When I initially proposed this article, my editor advised me that “most of our readers know exactly what a meme is”. Well, yes. And no. You see, while most people will know what a meme is in terms of Internet slang, and a fair few will also know the denotation of the word. However, I feel it is worth explaining just what the difference is.
In terms of Internet slang, a meme is an “Internet joke”. Duh, right, we know this. There’s a culture around them too – they’re not simply infectious, but foster a culture that lets the idea and development of memes thrive. Depending on your stance on memes and the people that generally associate with them (not always the sharpest knives in the drawer, if we’re entirely honest), this is either fantastic news or a bigger crisis than the Ukraine/Russia situation.
The other side of the word, the denotation, is this: “An element of a culture or system of behaviour that is passed from one individual to another by imitation or non-genetic means.” Thanks Google. To break that down, our memes are the things we do and imitate from other people. It’s learned behaviour, in a nutshell. You see someone else doing something and think “Hey, that’s cool, I should do that too!” Of course, it’s not always as clear cut as this; sometimes these memes are spread as a means of survival. A meme might well be a saying fostered by certain people – a governmental slogan adopted by the people, for instance.

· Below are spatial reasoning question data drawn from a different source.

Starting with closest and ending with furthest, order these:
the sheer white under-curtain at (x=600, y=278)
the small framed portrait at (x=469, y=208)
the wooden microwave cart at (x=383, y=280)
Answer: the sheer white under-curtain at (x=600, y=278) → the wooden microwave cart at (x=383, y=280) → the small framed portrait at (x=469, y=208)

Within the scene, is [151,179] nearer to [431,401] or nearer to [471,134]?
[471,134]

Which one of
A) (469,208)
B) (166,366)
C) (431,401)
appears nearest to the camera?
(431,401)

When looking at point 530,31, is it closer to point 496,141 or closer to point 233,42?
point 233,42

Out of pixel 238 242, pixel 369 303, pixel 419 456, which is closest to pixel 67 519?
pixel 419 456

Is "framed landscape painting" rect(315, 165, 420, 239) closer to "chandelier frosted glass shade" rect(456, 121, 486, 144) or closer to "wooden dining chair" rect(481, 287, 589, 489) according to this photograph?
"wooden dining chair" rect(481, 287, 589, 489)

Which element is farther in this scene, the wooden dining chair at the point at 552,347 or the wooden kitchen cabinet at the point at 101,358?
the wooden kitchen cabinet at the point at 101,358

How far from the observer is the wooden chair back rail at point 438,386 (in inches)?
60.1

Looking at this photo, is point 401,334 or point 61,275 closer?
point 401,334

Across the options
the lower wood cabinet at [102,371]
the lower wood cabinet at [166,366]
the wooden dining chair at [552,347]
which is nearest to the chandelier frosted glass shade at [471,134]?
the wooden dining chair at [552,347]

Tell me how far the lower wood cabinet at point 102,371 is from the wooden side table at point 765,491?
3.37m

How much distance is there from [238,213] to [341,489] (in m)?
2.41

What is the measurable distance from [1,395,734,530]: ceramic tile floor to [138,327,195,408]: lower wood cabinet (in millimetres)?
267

Our memes are simply learned behaviour imitated or passed from others.
So, to put it into perspective: one version of a meme is the development of the human mind adapting in every possible aspect to the world around it. The other is a slew of crude internet jokes.
A meme, then is an internet joke. It is also who we are, the sum of environmental factors which work in our minds. Consider just what a meme contributes to you: the shows you watch, the books you read, the food you eat.
But wait, it goes deeper. (Insert inception meme here. That’s irony, right?)
Memes can dictate everything you say and believe, and as you speak and spread your beliefs, you’re spreading those memes. In exactly the same way as an internet meme spreads across the web, a meme for your life, your religion, political views, your morals, ethics – everything about you spreads. Will it meet resistance? Of course. That’s the nature of the beast. Not everyone will agree with your ideals or what is normal to you. That’s where conflict stems from.
It’s not just positive things either. Look at some ideals spread by society: revenge, hatred, intolerance. These are all examples of memes spreading from one person to another. We work for a wage because of the memes of Capitalism. The key to breaking apart from your memes, or “Rebelling” as Richard Dawkins puts it, is to identify and replicate the “good” memes – things like charity, compassion, and so on – and to kill the bad ones.
The point is, both types of meme spread in a very similar manner – it’s just that one is far more integral to society and takes a lot more thought than the other.
And nobody ever worked hard developing a successful internet joke.